=== Given task ===
Collect every line from the records that contains the string "further", treating uppercase and lowercase as different.

=== Dataset entries ===
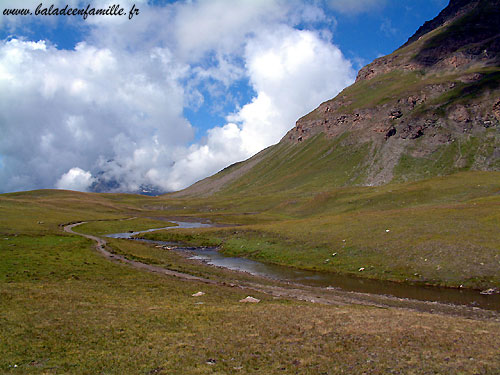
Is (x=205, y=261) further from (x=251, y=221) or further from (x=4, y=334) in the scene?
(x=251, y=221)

...

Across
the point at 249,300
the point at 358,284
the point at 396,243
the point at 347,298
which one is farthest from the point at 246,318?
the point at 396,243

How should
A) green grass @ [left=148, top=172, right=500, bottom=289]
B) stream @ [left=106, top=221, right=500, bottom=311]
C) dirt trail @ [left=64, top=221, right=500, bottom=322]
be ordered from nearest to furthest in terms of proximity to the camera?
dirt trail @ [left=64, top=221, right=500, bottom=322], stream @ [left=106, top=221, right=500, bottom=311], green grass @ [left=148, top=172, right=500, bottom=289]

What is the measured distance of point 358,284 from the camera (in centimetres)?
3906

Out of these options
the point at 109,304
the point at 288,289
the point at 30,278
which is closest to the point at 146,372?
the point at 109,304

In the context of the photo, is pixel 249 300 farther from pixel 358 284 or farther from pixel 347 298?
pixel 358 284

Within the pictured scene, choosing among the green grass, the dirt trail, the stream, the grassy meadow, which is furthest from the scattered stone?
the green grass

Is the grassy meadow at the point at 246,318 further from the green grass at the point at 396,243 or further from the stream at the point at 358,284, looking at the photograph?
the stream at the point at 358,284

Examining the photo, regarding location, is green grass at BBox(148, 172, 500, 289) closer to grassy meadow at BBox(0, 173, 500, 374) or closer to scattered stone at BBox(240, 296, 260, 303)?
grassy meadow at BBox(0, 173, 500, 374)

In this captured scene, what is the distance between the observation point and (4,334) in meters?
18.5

---

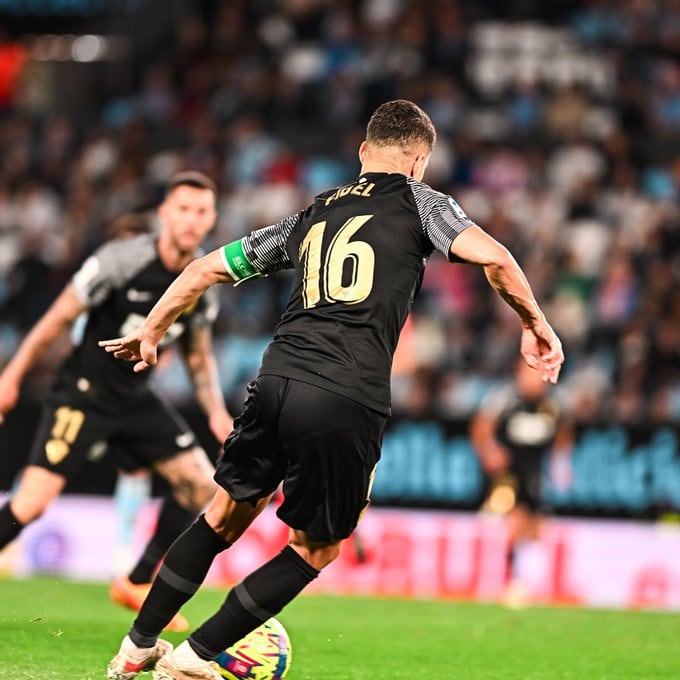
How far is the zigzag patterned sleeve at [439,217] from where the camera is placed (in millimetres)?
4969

=== Result below ===
Is (x=205, y=261) further from (x=251, y=221) or further from (x=4, y=334) in the scene?
Is the grassy meadow at the point at 246,318 further from the green grass at the point at 396,243 or further from the stream at the point at 358,284, looking at the photograph?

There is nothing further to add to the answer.